As 141 escolas públicas e creches de Bauru que recebem itens da merenda escolar cedidos pela prefeitura estão sem carne moída desde o início do mês passado. A Vale do Mucuri, empresa responsável pelo fornecimento, solicitou um realinhamento de preços para continuar entregando o produto e o trâmite burocrático para a autorização do reajuste vem provocando o atraso.

A procuradora Marisa Gebara, da Secretaria Municipal de Negócios Jurídicos, explica que o contrato firmado com a empresa permite que ela peça o realinhamento. “Para concedê-lo, porém, precisamos fazer uma tomada de preços”, declara.
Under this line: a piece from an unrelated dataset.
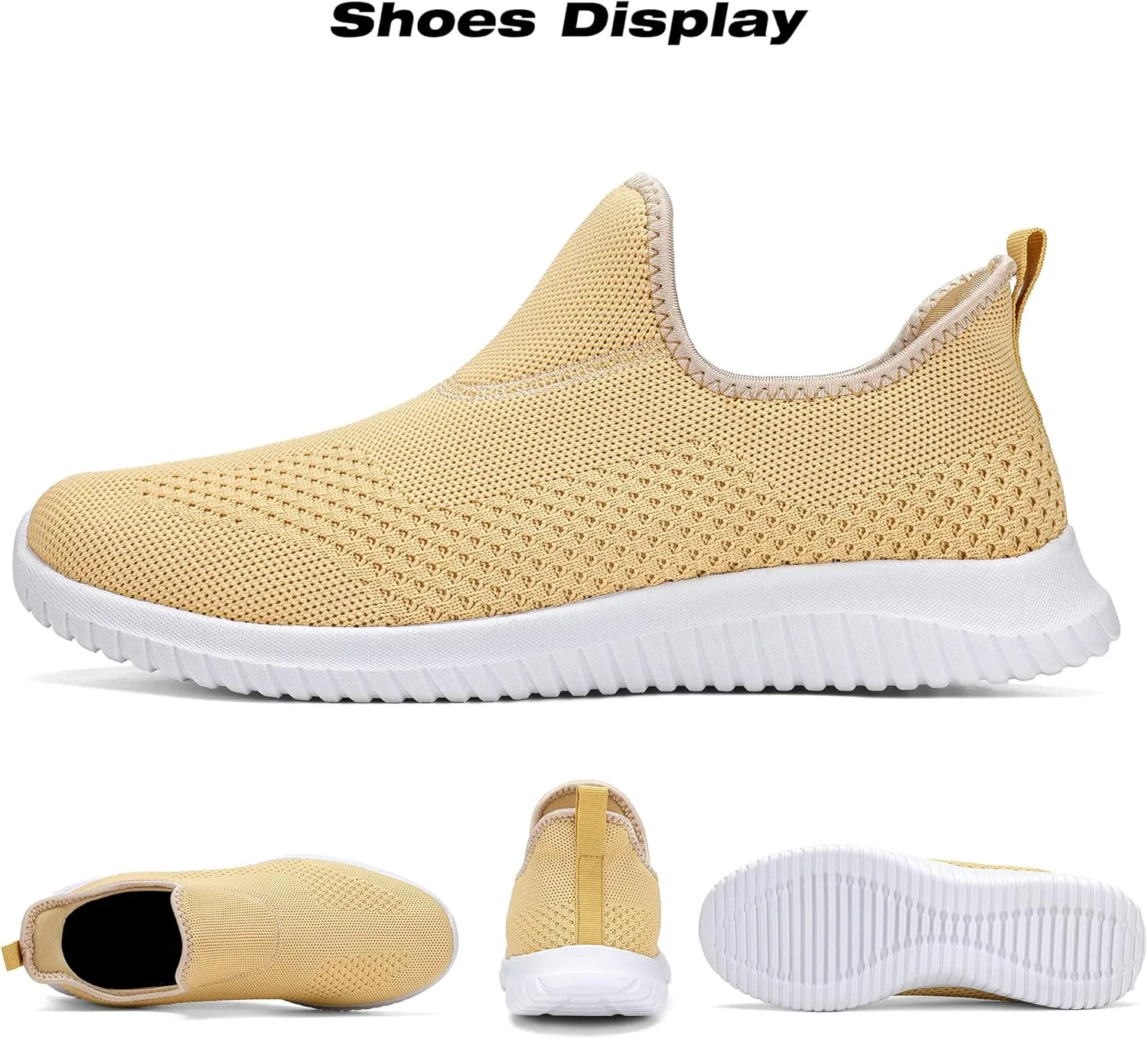 Women's Slip On Comfort Walking Shoes Ultra Lightweight Breathable Running Tennis Athletic Gym Workout Non Slip Athletic Fashion Sneakers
Gebara afirma que, após a consulta, foi autorizado um aumento de R$ 0,67 no preço do quilo de patinho fornecido à prefeitura. “Outra opção seria fazer uma contratação de emergência, mas a pesquisa de mercado apontou que a mercadoria sairia mais cara do que eles estão pedindo”, relata.

Segundo ela, o processo já foi encaminhado para a Secretaria Municipal de Administração e deve ser concluído até a próxima semana. Após a publicação do aditivo de preço no Diário Oficial do Município (DOM), o restabelecimento da entrega é imediato.

A diretora do Departamento de Merenda Escolar da Secretaria Municipal da Educação, Rosângela Maria Rosa Tendolo, afirma que a prefeitura tem aumentado o repasse de carne de frango e salsicha às escolas e creches para suprir a ausência da carne moída.

Ela conta que a entrega dos itens perecíveis que compõem a merenda escolar é feita semanalmente. “Assim que recebemos os produtos, encaminhamos para as instituições. Por isso, não temos um estoque grande”, destaca.

De acordo com Tendolo, a prefeitura compra semanalmente de 2,8 mil a 3,2 mil quilos de carne moída. Além das 71 escolas e creches municipais, o produto é repassado a 48 escolas estaduais e 22 creches conveniadas.

A diretora explica que a Secretaria de Educação estuda acrescentar em sua lista de compra carne vermelha em tiras para evitar problemas semelhantes no futuro. “Seria uma opção a mais”, comenta.

Reclamação

O presidente da Associação das Entidades de Assistência e Promoção Social de Bauru (Aeaps), Paulo Sérgio Canalli, afirma entender os trâmites burocráticos que suspenderam o fornecimento de carne moída, mas reclama da falta de planejamento da prefeitura. “Ela deveria ter feito uma previsão para contar com o produto em estoque até que esses problemas burocráticos fossem resolvidos. A falta de carne nas entidades, em especial nas creches, prejudica a alimentação das crianças”, opina.

Canalli, que é presidente da Creche e Berçário São Francisco de Assis, conta que a entidade teve que recorrer a doações para continuar fornecendo carne moída às crianças assistidas pela instituição.

A nutricionista Sylvia Tosi explica que a ausência de carne vermelha na alimentação de crianças e adolescentes é preocupante apenas se o problema persistir a longo prazo. “O frango, a salsicha e o peixe são fontes de proteína, mas o nosso organismo, de forma geral, acumula melhor o teor de ferro contido na carne vermelha. É por isso que a sua presença na merenda escolar é importante”, analisa.